The Commerce Department improperly used the financial statements of Indonesian company PT Suparma in the antidumping duty investigation on paper plates from Vietnam, respondent Go-Pak Vietnam argued in a May 17 complaint at the Court of International Trade. The respondent also challenged Commerce's decision to use a simple average of the average unit values from two different subheadings to value its paper input, despite evidence showing that the company's paper is classified under only one of the subheadings (Go-Pak Paper Products Vietnam Co. v. United States, CIT # 25-00070).
The Court of International Trade on May 19 upheld CBP's final determination that importer Vanguard Trading Co. evaded the antidumping duty order on Chinese quartz countertops. Judge Timothy Reif issued a confidential decision in the case upholding the evasion determination. Among other things, Vanguard challenged the strict liability standard that CBP established for importers regarding evasion and its ability to decide when it must seek scope clarification from the Commerce Department during Enforce and Protect Act duty evasion investigations (Vanguard Trading Co. v. U.S., CIT # 23-00253).
The Court of International Trade upheld May 16 the Commerce Department’s affirmative circumvention finding for solar cells from Cambodia, saying again -- as it did in a concurrent case -- (see 2505160045) that Commerce’s reliance on one country-of-origin factor, level of research and development investment, was reasonable.

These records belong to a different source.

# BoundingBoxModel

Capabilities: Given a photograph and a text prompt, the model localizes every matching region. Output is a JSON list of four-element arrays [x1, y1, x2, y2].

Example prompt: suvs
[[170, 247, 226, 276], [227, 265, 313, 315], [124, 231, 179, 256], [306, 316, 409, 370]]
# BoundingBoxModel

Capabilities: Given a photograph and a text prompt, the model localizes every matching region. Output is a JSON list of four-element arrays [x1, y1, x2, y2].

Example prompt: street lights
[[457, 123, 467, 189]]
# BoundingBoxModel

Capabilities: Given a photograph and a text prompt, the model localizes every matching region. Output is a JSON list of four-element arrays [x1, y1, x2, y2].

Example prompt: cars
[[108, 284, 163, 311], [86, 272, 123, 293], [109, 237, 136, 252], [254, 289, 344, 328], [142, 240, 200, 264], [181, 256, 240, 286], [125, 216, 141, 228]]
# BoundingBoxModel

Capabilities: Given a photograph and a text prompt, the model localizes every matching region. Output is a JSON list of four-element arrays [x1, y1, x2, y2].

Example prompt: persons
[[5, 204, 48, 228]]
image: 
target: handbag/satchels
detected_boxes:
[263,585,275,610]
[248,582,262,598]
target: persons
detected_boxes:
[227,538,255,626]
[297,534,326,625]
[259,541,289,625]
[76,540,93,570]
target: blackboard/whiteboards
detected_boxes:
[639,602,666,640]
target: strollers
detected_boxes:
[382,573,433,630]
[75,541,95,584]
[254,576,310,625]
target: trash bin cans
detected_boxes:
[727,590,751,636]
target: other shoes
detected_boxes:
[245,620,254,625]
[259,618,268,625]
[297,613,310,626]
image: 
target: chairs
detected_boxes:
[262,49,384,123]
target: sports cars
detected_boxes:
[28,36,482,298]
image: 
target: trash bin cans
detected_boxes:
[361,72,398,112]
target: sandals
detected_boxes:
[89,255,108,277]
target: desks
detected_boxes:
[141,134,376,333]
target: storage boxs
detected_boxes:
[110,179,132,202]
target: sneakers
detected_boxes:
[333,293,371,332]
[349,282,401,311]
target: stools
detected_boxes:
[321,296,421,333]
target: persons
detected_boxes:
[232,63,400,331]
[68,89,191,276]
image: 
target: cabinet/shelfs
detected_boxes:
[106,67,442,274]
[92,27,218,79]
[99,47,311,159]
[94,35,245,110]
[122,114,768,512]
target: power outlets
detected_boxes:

The Court of International Trade on May 15 denied the government's bid to stay one of the major challenges to trade action taken under the International Emergency Economic Powers Act pending resolution of earlier-filed cases challenging the tariff action. Judges Jane Restani, Gary Katzmann and Timothy Reif, who now preside over all major cases challenging IEEPA tariffs at the trade court (see 2505150009), concurrently granted a motion from the plaintiffs, represented by the libertarian group Pacific Legal Foundation, to expedite consideration of the case (Princess Awesome v CBP, CIT # 25-00078).
The Commerce Department is asking for public comments on how it can identify "masked" dumping in light of the U.S. Court of Appeals for the Federal Circuit's ruling in Marmen v. U.S., which rejected the agency's use of the Cohen's d test. Commerce's International Trade Administration said parties should submit comments by May 30 regarding "alternatives to the use of the Cohen’s d test to define when prices differ significantly among purchasers, regions, and time periods."
The following lawsuit was filed recently at the Court of International Trade:
The U.S. will appeal a March Court of International Trade decision finding that CBP isn't entitled to Customs Passenger Processing Fees paid by individual passengers that cancel their tickets and never actually travel to the U.S. (see 2503180018). The trade court sided with Southwest Airlines in the spat, finding that the statute, 19 U.S.C. Section 58c(a), doesn't allow CBP to collect the fees where the customer doesn't travel to the U.S. and no customs inspection services are performed. The court also said CBP's guidance letters requiring airlines to pay the fees, when collected by the passenger but the passenger doesn't fly, can't usurp the agency's lack of an interest in the fees, according to the statute (Southwest Airlines Co. v. United States, CIT # 22-00141).
The Court of International Trade on May 14 granted the government's bid for a voluntary remand in exporter Hoshine Silicon (Jia Xiang) Industry Co.'s case against a withhold release order on silica-based products made by its parent company, Hoshine Silicon, or its subsidiaries. The U.S. asked for the remand to reconsider Jiaxing Hoshine's original petition to revoke or modify the WRO and allow the exporter to submit additional evidence to the record (Hoshine Silicon (Jia Xing) Industry Co. v. United States, CIT # 24-00048).
In support of its motion to dismiss (see 2503170067), the U.S. said again that Canadian lumber exporter J.D. Irving’s case is “substantively the same” as a prior one dismissed for lack of subject matter jurisdiction (J.D. Irving v. United States, CIT # 22-00256).